**What is being asked:** Whatever appears in the listing, return all of it exactly.

**Given data:**
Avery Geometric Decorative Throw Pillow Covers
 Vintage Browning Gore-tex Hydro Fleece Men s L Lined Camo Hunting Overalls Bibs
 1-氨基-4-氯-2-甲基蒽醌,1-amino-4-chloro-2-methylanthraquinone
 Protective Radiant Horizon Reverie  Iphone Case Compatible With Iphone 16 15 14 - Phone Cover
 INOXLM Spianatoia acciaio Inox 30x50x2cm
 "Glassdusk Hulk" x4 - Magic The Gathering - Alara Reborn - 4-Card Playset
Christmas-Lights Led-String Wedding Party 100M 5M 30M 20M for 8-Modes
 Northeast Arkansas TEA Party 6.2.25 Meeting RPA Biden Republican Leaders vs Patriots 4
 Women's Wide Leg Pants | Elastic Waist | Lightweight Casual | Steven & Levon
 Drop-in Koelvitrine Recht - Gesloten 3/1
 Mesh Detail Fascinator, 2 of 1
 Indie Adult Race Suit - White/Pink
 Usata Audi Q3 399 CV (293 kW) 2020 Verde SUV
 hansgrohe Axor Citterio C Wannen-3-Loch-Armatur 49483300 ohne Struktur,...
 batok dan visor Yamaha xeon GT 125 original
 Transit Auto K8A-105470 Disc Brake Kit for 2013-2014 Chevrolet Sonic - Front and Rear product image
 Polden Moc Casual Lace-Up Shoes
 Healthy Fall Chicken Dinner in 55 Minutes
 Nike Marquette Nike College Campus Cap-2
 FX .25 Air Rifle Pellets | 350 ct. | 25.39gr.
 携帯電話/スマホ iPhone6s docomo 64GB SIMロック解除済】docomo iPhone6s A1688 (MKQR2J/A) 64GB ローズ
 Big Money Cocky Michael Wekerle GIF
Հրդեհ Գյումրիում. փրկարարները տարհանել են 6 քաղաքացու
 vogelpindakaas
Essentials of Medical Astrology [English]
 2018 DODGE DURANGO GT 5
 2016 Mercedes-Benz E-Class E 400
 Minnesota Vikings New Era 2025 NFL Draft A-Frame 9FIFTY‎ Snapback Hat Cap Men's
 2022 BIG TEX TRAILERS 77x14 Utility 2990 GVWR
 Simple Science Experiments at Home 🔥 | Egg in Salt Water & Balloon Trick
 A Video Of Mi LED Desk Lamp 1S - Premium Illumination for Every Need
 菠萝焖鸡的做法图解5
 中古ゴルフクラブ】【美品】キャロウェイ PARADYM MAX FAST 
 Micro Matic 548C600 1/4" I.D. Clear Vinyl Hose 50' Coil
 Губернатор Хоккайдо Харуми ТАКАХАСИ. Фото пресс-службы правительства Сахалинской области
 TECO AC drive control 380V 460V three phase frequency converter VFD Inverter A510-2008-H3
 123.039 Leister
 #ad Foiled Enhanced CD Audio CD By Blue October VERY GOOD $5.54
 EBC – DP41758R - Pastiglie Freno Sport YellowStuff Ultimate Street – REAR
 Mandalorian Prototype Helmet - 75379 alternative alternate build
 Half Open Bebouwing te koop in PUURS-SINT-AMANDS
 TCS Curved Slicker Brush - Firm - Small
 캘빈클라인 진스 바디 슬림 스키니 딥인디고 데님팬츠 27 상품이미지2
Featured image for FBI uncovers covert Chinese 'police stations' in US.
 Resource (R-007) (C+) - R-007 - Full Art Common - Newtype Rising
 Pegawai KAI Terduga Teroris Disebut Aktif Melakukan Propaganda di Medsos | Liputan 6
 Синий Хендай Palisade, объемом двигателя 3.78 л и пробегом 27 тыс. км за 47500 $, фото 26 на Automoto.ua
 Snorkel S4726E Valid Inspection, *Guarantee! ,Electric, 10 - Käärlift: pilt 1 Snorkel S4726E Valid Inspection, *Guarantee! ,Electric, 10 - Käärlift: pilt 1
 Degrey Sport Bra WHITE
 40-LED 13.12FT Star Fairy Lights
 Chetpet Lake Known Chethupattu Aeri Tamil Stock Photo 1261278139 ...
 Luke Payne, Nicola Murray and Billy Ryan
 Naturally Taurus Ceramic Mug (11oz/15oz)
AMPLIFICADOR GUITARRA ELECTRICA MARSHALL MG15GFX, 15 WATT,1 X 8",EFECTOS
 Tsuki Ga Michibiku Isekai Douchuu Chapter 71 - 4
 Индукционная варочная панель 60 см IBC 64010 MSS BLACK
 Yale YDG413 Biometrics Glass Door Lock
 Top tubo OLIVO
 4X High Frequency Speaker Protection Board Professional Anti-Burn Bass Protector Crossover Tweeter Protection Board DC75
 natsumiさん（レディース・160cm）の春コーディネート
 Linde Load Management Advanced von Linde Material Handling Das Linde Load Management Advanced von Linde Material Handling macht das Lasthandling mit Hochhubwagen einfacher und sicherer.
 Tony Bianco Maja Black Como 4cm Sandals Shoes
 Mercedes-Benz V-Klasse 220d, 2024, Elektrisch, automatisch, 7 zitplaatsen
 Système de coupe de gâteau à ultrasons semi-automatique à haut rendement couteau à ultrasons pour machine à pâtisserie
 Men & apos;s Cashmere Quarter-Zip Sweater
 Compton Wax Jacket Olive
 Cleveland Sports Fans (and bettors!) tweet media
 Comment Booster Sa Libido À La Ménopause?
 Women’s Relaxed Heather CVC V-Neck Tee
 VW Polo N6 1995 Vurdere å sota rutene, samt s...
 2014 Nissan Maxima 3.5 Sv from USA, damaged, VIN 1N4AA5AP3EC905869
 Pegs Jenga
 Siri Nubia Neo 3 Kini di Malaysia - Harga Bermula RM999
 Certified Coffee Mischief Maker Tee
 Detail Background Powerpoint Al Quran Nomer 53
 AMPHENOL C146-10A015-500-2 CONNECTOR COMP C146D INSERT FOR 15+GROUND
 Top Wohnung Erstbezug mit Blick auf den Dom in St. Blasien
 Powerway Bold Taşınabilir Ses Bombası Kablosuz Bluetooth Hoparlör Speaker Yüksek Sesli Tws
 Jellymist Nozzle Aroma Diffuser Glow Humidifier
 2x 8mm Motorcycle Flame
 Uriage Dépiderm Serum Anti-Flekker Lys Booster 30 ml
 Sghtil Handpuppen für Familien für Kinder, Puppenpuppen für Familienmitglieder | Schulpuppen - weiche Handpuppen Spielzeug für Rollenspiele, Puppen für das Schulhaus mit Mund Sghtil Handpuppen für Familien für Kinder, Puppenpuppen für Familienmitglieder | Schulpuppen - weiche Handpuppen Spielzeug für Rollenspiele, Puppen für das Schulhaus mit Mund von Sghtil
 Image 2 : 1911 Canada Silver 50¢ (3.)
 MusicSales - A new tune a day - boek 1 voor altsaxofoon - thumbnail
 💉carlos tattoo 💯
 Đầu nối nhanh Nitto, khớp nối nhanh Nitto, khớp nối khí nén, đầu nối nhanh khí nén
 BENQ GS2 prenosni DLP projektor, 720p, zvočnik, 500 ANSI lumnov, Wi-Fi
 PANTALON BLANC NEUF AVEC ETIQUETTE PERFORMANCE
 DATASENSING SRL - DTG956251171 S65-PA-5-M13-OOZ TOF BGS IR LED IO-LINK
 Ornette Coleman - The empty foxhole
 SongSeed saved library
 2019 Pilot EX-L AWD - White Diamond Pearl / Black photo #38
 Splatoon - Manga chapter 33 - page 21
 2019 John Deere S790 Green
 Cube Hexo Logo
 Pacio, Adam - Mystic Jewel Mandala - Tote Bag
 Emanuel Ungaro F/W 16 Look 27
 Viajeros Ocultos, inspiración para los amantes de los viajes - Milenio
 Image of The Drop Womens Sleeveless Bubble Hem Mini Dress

**Answer below:**
Avery Geometric Decorative Throw Pillow Covers
 Vintage Browning Gore-tex Hydro Fleece Men s L Lined Camo Hunting Overalls Bibs
 1-氨基-4-氯-2-甲基蒽醌,1-amino-4-chloro-2-methylanthraquinone
 Protective Radiant Horizon Reverie  Iphone Case Compatible With Iphone 16 15 14 - Phone Cover
 INOXLM Spianatoia acciaio Inox 30x50x2cm
 "Glassdusk Hulk" x4 - Magic The Gathering - Alara Reborn - 4-Card Playset
Christmas-Lights Led-String Wedding Party 100M 5M 30M 20M for 8-Modes
 Northeast Arkansas TEA Party 6.2.25 Meeting RPA Biden Republican Leaders vs Patriots 4
 Women's Wide Leg Pants | Elastic Waist | Lightweight Casual | Steven & Levon
 Drop-in Koelvitrine Recht - Gesloten 3/1
 Mesh Detail Fascinator, 2 of 1
 Indie Adult Race Suit - White/Pink
 Usata Audi Q3 399 CV (293 kW) 2020 Verde SUV
 hansgrohe Axor Citterio C Wannen-3-Loch-Armatur 49483300 ohne Struktur,...
 batok dan visor Yamaha xeon GT 125 original
 Transit Auto K8A-105470 Disc Brake Kit for 2013-2014 Chevrolet Sonic - Front and Rear product image
 Polden Moc Casual Lace-Up Shoes
 Healthy Fall Chicken Dinner in 55 Minutes
 Nike Marquette Nike College Campus Cap-2
 FX .25 Air Rifle Pellets | 350 ct. | 25.39gr.
 携帯電話/スマホ iPhone6s docomo 64GB SIMロック解除済】docomo iPhone6s A1688 (MKQR2J/A) 64GB ローズ
 Big Money Cocky Michael Wekerle GIF
Հրդեհ Գյումրիում. փրկարարները տարհանել են 6 քաղաքացու
 vogelpindakaas
Essentials of Medical Astrology [English]
 2018 DODGE DURANGO GT 5
 2016 Mercedes-Benz E-Class E 400
 Minnesota Vikings New Era 2025 NFL Draft A-Frame 9FIFTY‎ Snapback Hat Cap Men's
 2022 BIG TEX TRAILERS 77x14 Utility 2990 GVWR
 Simple Science Experiments at Home 🔥 | Egg in Salt Water & Balloon Trick
 A Video Of Mi LED Desk Lamp 1S - Premium Illumination for Every Need
 菠萝焖鸡的做法图解5
 中古ゴルフクラブ】【美品】キャロウェイ PARADYM MAX FAST 
 Micro Matic 548C600 1/4" I.D. Clear Vinyl Hose 50' Coil
 Губернатор Хоккайдо Харуми ТАКАХАСИ. Фото пресс-службы правительства Сахалинской области
 TECO AC drive control 380V 460V three phase frequency converter VFD Inverter A510-2008-H3
 123.039 Leister
 #ad Foiled Enhanced CD Audio CD By Blue October VERY GOOD $5.54
 EBC – DP41758R - Pastiglie Freno Sport YellowStuff Ultimate Street – REAR
 Mandalorian Prototype Helmet - 75379 alternative alternate build
 Half Open Bebouwing te koop in PUURS-SINT-AMANDS
 TCS Curved Slicker Brush - Firm - Small
 캘빈클라인 진스 바디 슬림 스키니 딥인디고 데님팬츠 27 상품이미지2
Featured image for FBI uncovers covert Chinese 'police stations' in US.
 Resource (R-007) (C+) - R-007 - Full Art Common - Newtype Rising
 Pegawai KAI Terduga Teroris Disebut Aktif Melakukan Propaganda di Medsos | Liputan 6
 Синий Хендай Palisade, объемом двигателя 3.78 л и пробегом 27 тыс. км за 47500 $, фото 26 на Automoto.ua
 Snorkel S4726E Valid Inspection, *Guarantee! ,Electric, 10 - Käärlift: pilt 1 Snorkel S4726E Valid Inspection, *Guarantee! ,Electric, 10 - Käärlift: pilt 1
 Degrey Sport Bra WHITE
 40-LED 13.12FT Star Fairy Lights
 Chetpet Lake Known Chethupattu Aeri Tamil Stock Photo 1261278139 ...
 Luke Payne, Nicola Murray and Billy Ryan
 Naturally Taurus Ceramic Mug (11oz/15oz)
AMPLIFICADOR GUITARRA ELECTRICA MARSHALL MG15GFX, 15 WATT,1 X 8",EFECTOS
 Tsuki Ga Michibiku Isekai Douchuu Chapter 71 - 4
 Индукционная варочная панель 60 см IBC 64010 MSS BLACK
 Yale YDG413 Biometrics Glass Door Lock
 Top tubo OLIVO
 4X High Frequency Speaker Protection Board Professional Anti-Burn Bass Protector Crossover Tweeter Protection Board DC75
 natsumiさん（レディース・160cm）の春コーディネート
 Linde Load Management Advanced von Linde Material Handling Das Linde Load Management Advanced von Linde Material Handling macht das Lasthandling mit Hochhubwagen einfacher und sicherer.
 Tony Bianco Maja Black Como 4cm Sandals Shoes
 Mercedes-Benz V-Klasse 220d, 2024, Elektrisch, automatisch, 7 zitplaatsen
 Système de coupe de gâteau à ultrasons semi-automatique à haut rendement couteau à ultrasons pour machine à pâtisserie
 Men & apos;s Cashmere Quarter-Zip Sweater
 Compton Wax Jacket Olive
 Cleveland Sports Fans (and bettors!) tweet media
 Comment Booster Sa Libido À La Ménopause?
 Women’s Relaxed Heather CVC V-Neck Tee
 VW Polo N6 1995 Vurdere å sota rutene, samt s...
 2014 Nissan Maxima 3.5 Sv from USA, damaged, VIN 1N4AA5AP3EC905869
 Pegs Jenga
 Siri Nubia Neo 3 Kini di Malaysia - Harga Bermula RM999
 Certified Coffee Mischief Maker Tee
 Detail Background Powerpoint Al Quran Nomer 53
 AMPHENOL C146-10A015-500-2 CONNECTOR COMP C146D INSERT FOR 15+GROUND
 Top Wohnung Erstbezug mit Blick auf den Dom in St. Blasien
 Powerway Bold Taşınabilir Ses Bombası Kablosuz Bluetooth Hoparlör Speaker Yüksek Sesli Tws
 Jellymist Nozzle Aroma Diffuser Glow Humidifier
 2x 8mm Motorcycle Flame
 Uriage Dépiderm Serum Anti-Flekker Lys Booster 30 ml
 Sghtil Handpuppen für Familien für Kinder, Puppenpuppen für Familienmitglieder | Schulpuppen - weiche Handpuppen Spielzeug für Rollenspiele, Puppen für das Schulhaus mit Mund Sghtil Handpuppen für Familien für Kinder, Puppenpuppen für Familienmitglieder | Schulpuppen - weiche Handpuppen Spielzeug für Rollenspiele, Puppen für das Schulhaus mit Mund von Sghtil
 Image 2 : 1911 Canada Silver 50¢ (3.)
 MusicSales - A new tune a day - boek 1 voor altsaxofoon - thumbnail
 💉carlos tattoo 💯
 Đầu nối nhanh Nitto, khớp nối nhanh Nitto, khớp nối khí nén, đầu nối nhanh khí nén
 BENQ GS2 prenosni DLP projektor, 720p, zvočnik, 500 ANSI lumnov, Wi-Fi
 PANTALON BLANC NEUF AVEC ETIQUETTE PERFORMANCE
 DATASENSING SRL - DTG956251171 S65-PA-5-M13-OOZ TOF BGS IR LED IO-LINK
 Ornette Coleman - The empty foxhole
 SongSeed saved library
 2019 Pilot EX-L AWD - White Diamond Pearl / Black photo #38
 Splatoon - Manga chapter 33 - page 21
 2019 John Deere S790 Green
 Cube Hexo Logo
 Pacio, Adam - Mystic Jewel Mandala - Tote Bag
 Emanuel Ungaro F/W 16 Look 27
 Viajeros Ocultos, inspiración para los amantes de los viajes - Milenio
 Image of The Drop Womens Sleeveless Bubble Hem Mini Dress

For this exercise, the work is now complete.